PNG ignores the quality slider entirely — it's lossless. The slider only affects file size for the lossy formats.
Transparency — what happens during conversion
- PNG → JPEG drops the alpha channel. Transparent pixels become white (or whatever fill color the encoder chooses — usually white). If your image has a transparent background, don't convert to JPEG without a fill plan.
- PNG → WebP / AVIF preserves transparency by default. Both formats support alpha at the same bit depth as PNG (8-bit alpha = 256 levels of opacity).
- JPEG → anything can't recover transparency — there's nothing to recover. JPEG never had alpha.
- SVG → raster requires choosing a background. Without one, the alpha channel from the SVG becomes the alpha of the output (if the format supports it), or transparent areas render as black or white.
Resize quality notes
The browser's canvas does bilinear or bicubic downsampling depending on the engine — both produce reasonable results for moderate downsizes (50-25% of original). Aggressive downsizes (to 10% or less) benefit from multi-step downsampling (resize in stages) to preserve detail, which this tool doesn't do for simplicity. For thumbnail generation at very small sizes, dedicated tools like ImageMagick's -resize with Lanczos filtering produce sharper output.
Upsizing (making images larger) almost always looks bad. The canvas can interpolate, but it can't invent detail. For true AI upscaling, use a dedicated service.
Common pitfalls
- EXIF orientation gets lost. Many phone cameras store images "rotated" via an EXIF Orientation tag, leaving the raw pixels in landscape even when shot portrait. Browsers usually honor the tag on display, but canvas-based conversion typically drops EXIF metadata — so the output might appear rotated. Modern Chrome auto-rotates before drawing to canvas; older browsers don't.
- Re-encoding loses quality even at 100%. JPEG and WebP are lossy formats. Every save-and-reload cycle introduces additional artifacts. Convert once from the highest-quality source; don't re-convert already-converted files.
- AVIF encoding is slow. Browser-side AVIF encoding can take seconds for a large image. WebP is faster; JPEG is fastest. If you're processing many images, consider doing it in a build step with a dedicated tool rather than in the browser.
- Color profiles get lost. Wide-gamut images (sRGB → P3, Adobe RGB) often appear washed out after canvas conversion because the color profile metadata is stripped. For color-critical work, use a tool that preserves the ICC profile.
Common use cases
- Convert PNG screenshots to WebP for 30-40% smaller file sizes
- Generate JPEG fallbacks for sites that need legacy browser support
- Test AVIF compression on a representative image before committing to it
- Quickly resize images for thumbnails or social media
Frequently asked questions
Why is my WebP smaller than my JPEG at the same quality setting?
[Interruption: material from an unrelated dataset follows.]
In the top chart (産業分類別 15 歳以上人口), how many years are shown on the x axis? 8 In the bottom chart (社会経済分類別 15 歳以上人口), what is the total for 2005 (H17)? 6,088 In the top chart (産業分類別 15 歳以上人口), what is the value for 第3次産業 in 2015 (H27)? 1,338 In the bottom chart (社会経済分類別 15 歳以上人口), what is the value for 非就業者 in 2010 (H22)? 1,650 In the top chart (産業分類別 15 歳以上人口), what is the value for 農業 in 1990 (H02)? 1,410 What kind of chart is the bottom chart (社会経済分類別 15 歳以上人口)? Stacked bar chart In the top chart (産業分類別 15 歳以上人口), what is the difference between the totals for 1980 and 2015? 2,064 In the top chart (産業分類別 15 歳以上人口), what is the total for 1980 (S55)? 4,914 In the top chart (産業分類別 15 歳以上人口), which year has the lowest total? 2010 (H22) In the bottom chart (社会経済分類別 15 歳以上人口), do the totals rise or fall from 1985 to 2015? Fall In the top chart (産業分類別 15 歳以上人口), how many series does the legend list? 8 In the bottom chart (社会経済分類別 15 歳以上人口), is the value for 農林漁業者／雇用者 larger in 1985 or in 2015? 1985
WebP and AVIF use more efficient compression than JPEG. WebP at quality 75 typically matches JPEG at quality 85 visually, while being 25-35% smaller. AVIF can match JPEG-85 at AVIF-50, often 50% smaller.
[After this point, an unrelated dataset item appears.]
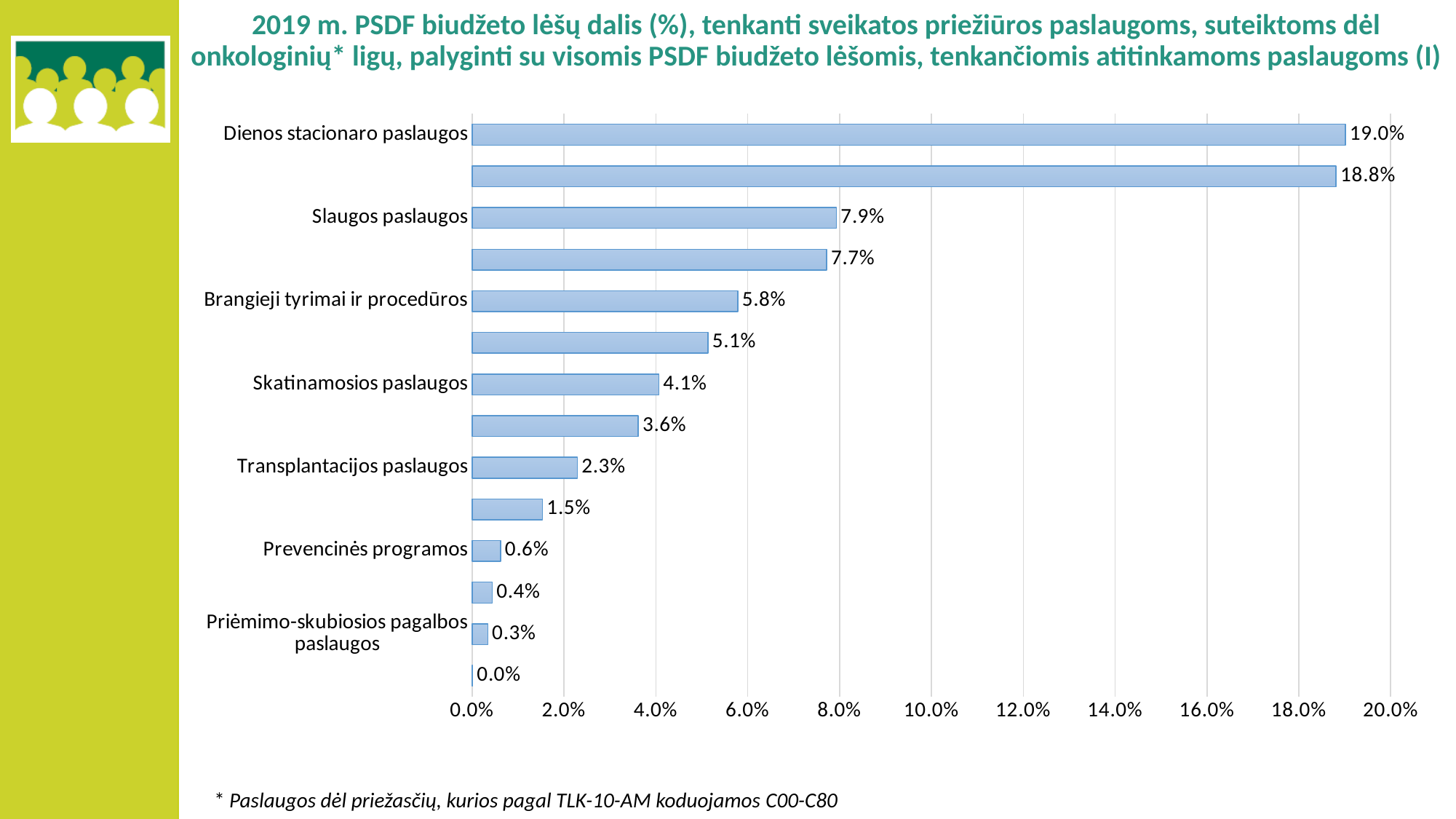
Is the value for Slaugos paslaugos greater or less than 8.0%? less What is the lowest value shown on the chart? 0.0% What kind of chart is shown on the slide? bar chart Which is larger, the value for Skatinamosios paslaugos or the value for Prevencinės programos? Skatinamosios paslaugos What is the value for Priėmimo-skubiosios pagalbos paslaugos? 0.3% Which labelled category has the highest value? Dienos stacionaro paslaugos How many bars are plotted on the chart? 14 What is the value for Dienos stacionaro paslaugos? 19.0% What is the difference between the values for Dienos stacionaro paslaugos and Slaugos paslaugos? 11.1 percentage points What is the value for Slaugos paslaugos? 7.9% What is the value for Brangieji tyrimai ir procedūros? 5.8% What is the value for Transplantacijos paslaugos? 2.3%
Does converting JPEG to PNG improve quality?
No. PNG is lossless — but JPEG was lossy, so the artifacts are already baked into the pixels. Converting to PNG just makes the same lossy result bigger (often 5-10× larger).
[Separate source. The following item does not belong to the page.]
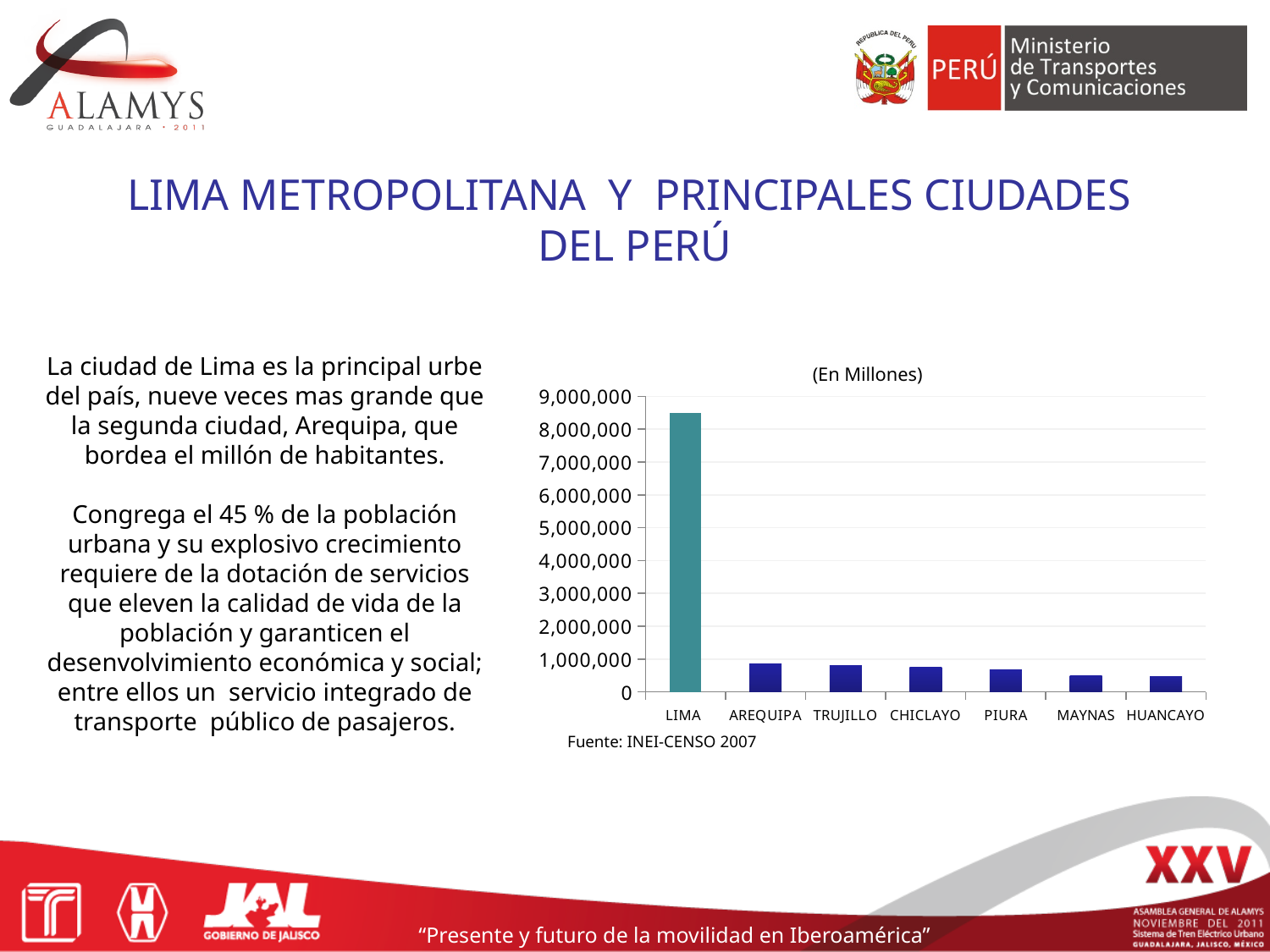
How many cities are shown on the x axis of the chart? 7 Is the value for AREQUIPA greater or less than 1,000,000? less What is the highest value labelled on the chart's vertical axis? 9,000,000 Is the value for LIMA greater or less than 8,000,000? greater Is the value for PIURA greater or less than 1,000,000? less Which has the larger value, AREQUIPA or PIURA? AREQUIPA Do the bar values rise or fall from left to right along the x axis? fall Which has the larger value, LIMA or AREQUIPA? LIMA What kind of chart is shown on the slide? Bar chart What source is cited below the chart? Fuente: INEI-CENSO 2007 Which city has the highest bar in the chart? LIMA What is the title shown above the chart? (En Millones)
Why doesn't the transparency survive when I convert to JPEG?
JPEG doesn't support transparency. The encoder must choose a fill color; this tool defaults to white. To preserve transparency, convert to PNG, WebP, or AVIF instead.
My browser says AVIF encoding failed.
Safari and older Chromium versions can decode AVIF but can't encode it from canvas. Use Chrome 85+ or Firefox 113+. For consistent AVIF encoding, use a server-side tool like sharp or ImageMagick.
Does my image get uploaded?
No. All conversion uses the browser's canvas API. Open DevTools → Network when you drop a file — there are no upload requests. The image bytes never leave your machine.